*Given text:*

----------

Patients in the control and experimental groups received the conventional acute stroke rehabilitation protocol recommended by the neurological physiotherapy unit. The protocol constituted basic physiotherapy techniques such as range of motion exercises, facilitation techniques, bridging, and weight bearing strategies. Intervention was given by a qualified physical therapist pursuing master's in neurological physiotherapy for either group. Both groups received intervention for 90 min a day, 6 days a week for 3 weeks. Patients in the control group received 45 min of conventional therapy during the first session for the day and 15 min were spent to advice the patient on how to improve the performance of the previous session. They were administered additional 30 min of conventional exercises in the second session of the day totaling the treatment time to 90 min in a day. The treatment sessions were spaced for approximately 4 h.

----------

*Provided information:*
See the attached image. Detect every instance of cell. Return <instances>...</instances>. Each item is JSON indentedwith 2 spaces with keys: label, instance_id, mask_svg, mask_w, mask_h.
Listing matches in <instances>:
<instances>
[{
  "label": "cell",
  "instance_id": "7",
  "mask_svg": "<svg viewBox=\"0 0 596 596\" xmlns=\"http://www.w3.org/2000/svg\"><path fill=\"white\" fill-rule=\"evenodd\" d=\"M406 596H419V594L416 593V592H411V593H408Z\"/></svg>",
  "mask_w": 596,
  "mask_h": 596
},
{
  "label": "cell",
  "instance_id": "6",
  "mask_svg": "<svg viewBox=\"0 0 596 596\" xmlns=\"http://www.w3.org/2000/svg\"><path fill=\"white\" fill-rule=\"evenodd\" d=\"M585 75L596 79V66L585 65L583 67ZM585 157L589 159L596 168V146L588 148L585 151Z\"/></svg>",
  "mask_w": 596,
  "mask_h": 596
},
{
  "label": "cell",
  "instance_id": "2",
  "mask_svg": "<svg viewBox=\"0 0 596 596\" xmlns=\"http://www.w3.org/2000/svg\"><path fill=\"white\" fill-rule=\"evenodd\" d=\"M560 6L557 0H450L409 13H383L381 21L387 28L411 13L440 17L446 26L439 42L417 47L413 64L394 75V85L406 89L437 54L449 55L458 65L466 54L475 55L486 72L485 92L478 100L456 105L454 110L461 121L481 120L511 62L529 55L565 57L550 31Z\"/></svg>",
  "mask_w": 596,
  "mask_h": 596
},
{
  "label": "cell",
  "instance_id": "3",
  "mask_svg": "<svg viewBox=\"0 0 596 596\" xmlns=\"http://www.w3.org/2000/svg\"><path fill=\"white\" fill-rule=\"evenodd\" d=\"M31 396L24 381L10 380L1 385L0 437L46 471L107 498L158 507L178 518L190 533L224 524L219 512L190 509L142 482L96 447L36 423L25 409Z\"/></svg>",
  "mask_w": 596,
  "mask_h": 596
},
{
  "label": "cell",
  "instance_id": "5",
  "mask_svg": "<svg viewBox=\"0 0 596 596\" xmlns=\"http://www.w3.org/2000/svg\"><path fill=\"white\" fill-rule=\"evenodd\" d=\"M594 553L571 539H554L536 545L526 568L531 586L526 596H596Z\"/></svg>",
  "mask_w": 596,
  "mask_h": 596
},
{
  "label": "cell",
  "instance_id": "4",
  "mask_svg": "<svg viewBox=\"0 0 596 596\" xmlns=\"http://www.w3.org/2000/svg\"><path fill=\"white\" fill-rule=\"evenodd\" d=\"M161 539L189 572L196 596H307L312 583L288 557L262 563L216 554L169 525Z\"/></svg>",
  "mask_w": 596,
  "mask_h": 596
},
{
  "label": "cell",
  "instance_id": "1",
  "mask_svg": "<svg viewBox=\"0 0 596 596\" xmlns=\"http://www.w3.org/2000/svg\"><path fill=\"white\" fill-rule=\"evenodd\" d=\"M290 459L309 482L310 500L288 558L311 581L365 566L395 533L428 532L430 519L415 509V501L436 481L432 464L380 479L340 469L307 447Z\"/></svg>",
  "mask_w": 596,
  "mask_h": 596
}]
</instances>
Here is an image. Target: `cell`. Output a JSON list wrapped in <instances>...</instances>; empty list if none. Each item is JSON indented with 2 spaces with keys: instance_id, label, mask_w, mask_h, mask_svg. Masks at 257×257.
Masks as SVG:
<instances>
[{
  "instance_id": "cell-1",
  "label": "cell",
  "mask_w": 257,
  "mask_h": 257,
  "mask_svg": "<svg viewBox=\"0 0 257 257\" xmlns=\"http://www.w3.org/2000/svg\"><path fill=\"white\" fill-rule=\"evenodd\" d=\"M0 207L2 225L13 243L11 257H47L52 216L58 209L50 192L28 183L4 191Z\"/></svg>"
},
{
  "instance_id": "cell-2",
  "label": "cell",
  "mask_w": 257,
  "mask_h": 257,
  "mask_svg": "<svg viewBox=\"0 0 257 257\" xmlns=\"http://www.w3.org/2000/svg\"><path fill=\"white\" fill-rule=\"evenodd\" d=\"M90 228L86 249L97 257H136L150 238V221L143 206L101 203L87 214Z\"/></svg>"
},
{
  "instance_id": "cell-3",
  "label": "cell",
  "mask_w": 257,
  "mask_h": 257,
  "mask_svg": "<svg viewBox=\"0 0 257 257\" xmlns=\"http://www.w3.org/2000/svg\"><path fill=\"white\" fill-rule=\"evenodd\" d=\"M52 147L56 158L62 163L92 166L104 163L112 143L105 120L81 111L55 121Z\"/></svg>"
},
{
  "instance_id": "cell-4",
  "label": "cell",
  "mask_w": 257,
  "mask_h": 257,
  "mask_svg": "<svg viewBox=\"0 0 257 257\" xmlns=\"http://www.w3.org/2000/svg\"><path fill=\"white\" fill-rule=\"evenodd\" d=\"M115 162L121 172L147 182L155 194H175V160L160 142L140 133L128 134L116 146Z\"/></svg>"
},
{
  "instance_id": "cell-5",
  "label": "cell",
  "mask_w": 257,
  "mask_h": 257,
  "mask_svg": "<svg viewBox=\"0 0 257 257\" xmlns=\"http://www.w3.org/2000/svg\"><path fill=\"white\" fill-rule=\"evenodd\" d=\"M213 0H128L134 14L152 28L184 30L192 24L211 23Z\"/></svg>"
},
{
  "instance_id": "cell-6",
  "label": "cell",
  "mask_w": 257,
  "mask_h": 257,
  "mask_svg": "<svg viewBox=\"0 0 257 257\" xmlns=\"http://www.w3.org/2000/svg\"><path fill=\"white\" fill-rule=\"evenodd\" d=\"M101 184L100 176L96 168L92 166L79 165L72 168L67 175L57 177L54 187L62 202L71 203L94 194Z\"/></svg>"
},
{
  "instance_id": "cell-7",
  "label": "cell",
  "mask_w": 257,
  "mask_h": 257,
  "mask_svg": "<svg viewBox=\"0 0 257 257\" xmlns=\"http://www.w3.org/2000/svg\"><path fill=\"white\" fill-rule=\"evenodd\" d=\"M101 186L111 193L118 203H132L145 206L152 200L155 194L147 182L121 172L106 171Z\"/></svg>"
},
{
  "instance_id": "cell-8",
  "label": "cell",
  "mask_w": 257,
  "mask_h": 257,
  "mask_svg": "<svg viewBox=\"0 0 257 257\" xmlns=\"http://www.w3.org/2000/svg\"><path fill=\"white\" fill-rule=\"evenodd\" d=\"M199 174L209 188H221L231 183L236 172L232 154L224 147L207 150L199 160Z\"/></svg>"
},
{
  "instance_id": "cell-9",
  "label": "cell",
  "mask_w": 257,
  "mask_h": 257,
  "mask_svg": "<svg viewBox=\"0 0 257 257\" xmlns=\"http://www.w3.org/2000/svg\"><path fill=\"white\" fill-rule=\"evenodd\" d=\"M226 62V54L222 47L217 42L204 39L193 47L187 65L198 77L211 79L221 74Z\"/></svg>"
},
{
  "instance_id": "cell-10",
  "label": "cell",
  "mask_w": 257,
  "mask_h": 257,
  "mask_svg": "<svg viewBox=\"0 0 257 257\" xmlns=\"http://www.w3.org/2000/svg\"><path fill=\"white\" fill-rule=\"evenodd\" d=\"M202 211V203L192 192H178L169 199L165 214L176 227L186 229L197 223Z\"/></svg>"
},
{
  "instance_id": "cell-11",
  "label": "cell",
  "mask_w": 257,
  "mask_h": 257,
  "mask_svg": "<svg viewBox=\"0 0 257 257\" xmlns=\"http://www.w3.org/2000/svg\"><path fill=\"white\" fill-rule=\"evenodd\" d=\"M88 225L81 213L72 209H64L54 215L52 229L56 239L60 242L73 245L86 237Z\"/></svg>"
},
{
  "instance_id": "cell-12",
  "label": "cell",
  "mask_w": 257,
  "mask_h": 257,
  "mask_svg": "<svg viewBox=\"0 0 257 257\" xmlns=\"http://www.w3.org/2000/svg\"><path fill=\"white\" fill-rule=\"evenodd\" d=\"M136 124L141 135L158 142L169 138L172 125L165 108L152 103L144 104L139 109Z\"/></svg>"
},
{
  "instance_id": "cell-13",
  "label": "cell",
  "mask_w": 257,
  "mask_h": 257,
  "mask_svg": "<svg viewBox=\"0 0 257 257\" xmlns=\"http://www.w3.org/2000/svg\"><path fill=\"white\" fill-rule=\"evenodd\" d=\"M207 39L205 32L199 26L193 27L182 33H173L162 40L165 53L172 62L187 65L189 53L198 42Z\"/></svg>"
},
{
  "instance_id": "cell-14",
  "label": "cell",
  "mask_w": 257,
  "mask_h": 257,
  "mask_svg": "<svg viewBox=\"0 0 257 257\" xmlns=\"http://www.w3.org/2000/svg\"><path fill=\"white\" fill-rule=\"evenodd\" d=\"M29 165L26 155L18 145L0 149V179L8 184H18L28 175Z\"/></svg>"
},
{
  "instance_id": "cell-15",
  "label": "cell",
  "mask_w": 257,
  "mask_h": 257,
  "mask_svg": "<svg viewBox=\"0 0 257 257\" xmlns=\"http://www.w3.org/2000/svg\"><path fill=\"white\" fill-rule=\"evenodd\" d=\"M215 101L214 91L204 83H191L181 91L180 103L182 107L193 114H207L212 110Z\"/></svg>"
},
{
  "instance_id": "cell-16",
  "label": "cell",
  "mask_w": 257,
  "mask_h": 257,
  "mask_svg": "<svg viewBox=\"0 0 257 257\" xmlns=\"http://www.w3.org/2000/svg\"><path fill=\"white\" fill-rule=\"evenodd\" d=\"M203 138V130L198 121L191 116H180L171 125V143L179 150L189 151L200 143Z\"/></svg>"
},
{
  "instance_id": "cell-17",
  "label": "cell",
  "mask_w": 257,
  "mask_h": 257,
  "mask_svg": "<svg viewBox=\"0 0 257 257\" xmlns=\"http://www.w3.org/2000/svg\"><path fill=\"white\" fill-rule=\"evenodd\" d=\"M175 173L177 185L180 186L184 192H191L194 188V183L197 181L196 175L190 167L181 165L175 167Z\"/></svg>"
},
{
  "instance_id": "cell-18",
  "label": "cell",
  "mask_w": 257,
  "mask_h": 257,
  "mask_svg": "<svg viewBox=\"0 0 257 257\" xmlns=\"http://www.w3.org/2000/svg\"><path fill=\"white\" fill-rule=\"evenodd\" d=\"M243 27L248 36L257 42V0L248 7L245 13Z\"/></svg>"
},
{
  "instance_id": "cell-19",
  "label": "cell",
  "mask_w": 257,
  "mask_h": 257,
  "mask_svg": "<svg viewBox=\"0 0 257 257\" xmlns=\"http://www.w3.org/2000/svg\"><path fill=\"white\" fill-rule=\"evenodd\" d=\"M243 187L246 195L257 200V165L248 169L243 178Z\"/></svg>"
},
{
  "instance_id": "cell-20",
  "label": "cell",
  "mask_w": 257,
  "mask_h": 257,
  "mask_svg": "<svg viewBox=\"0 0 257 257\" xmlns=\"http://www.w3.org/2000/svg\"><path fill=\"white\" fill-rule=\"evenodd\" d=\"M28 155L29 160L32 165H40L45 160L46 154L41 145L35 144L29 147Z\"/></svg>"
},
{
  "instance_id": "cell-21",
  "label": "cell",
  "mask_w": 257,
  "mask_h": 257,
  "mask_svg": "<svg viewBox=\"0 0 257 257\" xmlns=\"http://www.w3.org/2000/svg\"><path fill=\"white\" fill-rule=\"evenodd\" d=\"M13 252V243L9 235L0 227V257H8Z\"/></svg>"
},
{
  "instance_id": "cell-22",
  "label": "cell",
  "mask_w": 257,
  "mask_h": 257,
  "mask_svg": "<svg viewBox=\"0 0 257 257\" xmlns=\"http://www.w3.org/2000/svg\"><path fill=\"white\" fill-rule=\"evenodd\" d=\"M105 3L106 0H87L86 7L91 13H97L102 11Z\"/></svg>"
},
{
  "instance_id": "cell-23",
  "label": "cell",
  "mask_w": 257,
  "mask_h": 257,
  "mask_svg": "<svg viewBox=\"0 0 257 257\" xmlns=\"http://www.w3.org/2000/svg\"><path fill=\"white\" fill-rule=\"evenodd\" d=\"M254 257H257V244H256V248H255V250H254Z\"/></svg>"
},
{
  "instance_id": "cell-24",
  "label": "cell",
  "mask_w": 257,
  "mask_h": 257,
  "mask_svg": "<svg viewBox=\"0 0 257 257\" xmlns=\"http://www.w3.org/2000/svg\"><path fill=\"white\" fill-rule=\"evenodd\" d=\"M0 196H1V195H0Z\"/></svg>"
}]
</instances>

----------

*What is expected:* Write the next part of the passage on the stroke rehabilitation protocol, picking up after its final sentence. The rows come from a separate source unrelated to the stroke rehabilitation text.

*Exercise answer:*
Experimental group

The patients were instructed to view a 15-min trunk exercises video on an audio-visual display terminal (motor imagery video). They were given 45 min of trunk exercises during the first session and 30 min of conventional therapy during the second session. The imagery video showing the task-specific trunk exercises had a total of 11 exercises similar to those which patients had to perform during the physical practice sessions. It had basic exercises such as bridging and upper-lower trunk rotations in supine progressing to unilateral bridging with single arm or leg raises and upper and lower trunk flexion with rotation, respectively. Exercises in sitting were forward reach outs, lateral trunk flexion, and pelvic lifts, which were progressed to forward reach outs in multiple directions, increasing the lateral flexion arc of movement and pelvic shuffling, respectively. Exercises were shown based on the patient's ability to perform or replicate the same and the progression was determined based on the performance in the practice sessions [Figure 1].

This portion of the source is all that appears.